### Task requirements
From the Dundee United season text below, write out word for word the passage that opens with "- Highest home" and closes with "split was introduced.".

### Document section

Dundee United
- Chairman: Eddie Thompson
- Manager: Gordon Chisholm (until 10 January) Billy Dodds (interim caretaker) Craig Brewster (from 16 January)
- Stadium: Tannadice Park
- Scottish Premier League: 9th W:7 D:12 L:19 F:41 A:66 P:33
- Scottish Cup: Third round
- Scottish League Cup: Second round
- UEFA Cup: Second qual. round
- Top goalscorer: League: Lee Miller (8) All: Lee Miller, Collin Samuel (8)
- Highest home attendance: 12,404 (vs Aberdeen, 30 July)
- Lowest home attendance: 5,034 (vs Dunfermline, 2 May)
| Home colours | Away colours |
- ← 2004–052006–07 →

= 2005–06 Dundee United F.C. season =

The 2005–06 season was the 97th year of football played by Dundee United, and covers the period from 1 July 2005 to 30 June 2006. United finished in ninth place for the second consecutive season and meant they had only finished in the top six once in the six seasons since the split was introduced.

United finished the 2005/06 SPL season in 9th place with 33 points, narrowly beating Falkirk (10th) and Dunfermline Athletic (11th) on goal difference. United exited all three cup competitions at the first stage. Between April and early-May, United lost six consecutive games, including losses to the three clubs which finished below them in the league.

The much-anticipated UEFA Cup campaign ended in disappointment with an away-goals defeat to Finnish side MyPa (after United surrendered a two-goal lead), and a Scottish League Cup defeat to Inverness CT followed, although an incredible 5–4 away win over Motherwell brought some early-season cheer. United also exited the Scottish Cup at the first hurdle, bowing out 3–2 to Aberdeen after again throwing away a two-goal lead.

Little league success followed, and the Terrors finished ninth on goal difference, thanks to a late Collin Samuel equaliser against Motherwell on the season's final day. In mid-January, Gordon Chisholm was sacked, with United favourite Craig Brewster leaving Inverness CT to take over. Brewster would go on to win just one league game all season and leave United before 2006 was out.

### Records provided
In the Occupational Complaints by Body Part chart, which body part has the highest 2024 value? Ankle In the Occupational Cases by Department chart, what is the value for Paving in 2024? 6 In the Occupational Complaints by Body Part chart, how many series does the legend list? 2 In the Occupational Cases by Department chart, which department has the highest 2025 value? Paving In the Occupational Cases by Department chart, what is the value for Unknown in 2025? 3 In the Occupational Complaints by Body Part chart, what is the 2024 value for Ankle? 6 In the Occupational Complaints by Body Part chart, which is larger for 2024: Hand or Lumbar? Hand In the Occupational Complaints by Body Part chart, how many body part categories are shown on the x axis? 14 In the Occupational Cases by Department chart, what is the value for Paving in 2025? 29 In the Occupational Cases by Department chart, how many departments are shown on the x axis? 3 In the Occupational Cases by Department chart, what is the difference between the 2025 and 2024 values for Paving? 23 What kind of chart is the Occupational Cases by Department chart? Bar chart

==

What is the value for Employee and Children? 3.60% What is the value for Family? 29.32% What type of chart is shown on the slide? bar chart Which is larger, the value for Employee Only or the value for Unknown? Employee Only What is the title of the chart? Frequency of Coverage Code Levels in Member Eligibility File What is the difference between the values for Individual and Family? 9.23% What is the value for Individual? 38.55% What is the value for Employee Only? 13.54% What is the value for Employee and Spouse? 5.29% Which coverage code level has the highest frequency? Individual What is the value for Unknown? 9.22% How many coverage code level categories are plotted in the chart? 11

### Response below
- Highest home attendance: 12,404 (vs Aberdeen, 30 July)
- Lowest home attendance: 5,034 (vs Dunfermline, 2 May)
| Home colours | Away colours |
- ← 2004–052006–07 →

= 2005–06 Dundee United F.C. season =

The 2005–06 season was the 97th year of football played by Dundee United, and covers the period from 1 July 2005 to 30 June 2006. United finished in ninth place for the second consecutive season and meant they had only finished in the top six once in the six seasons since the split was introduced.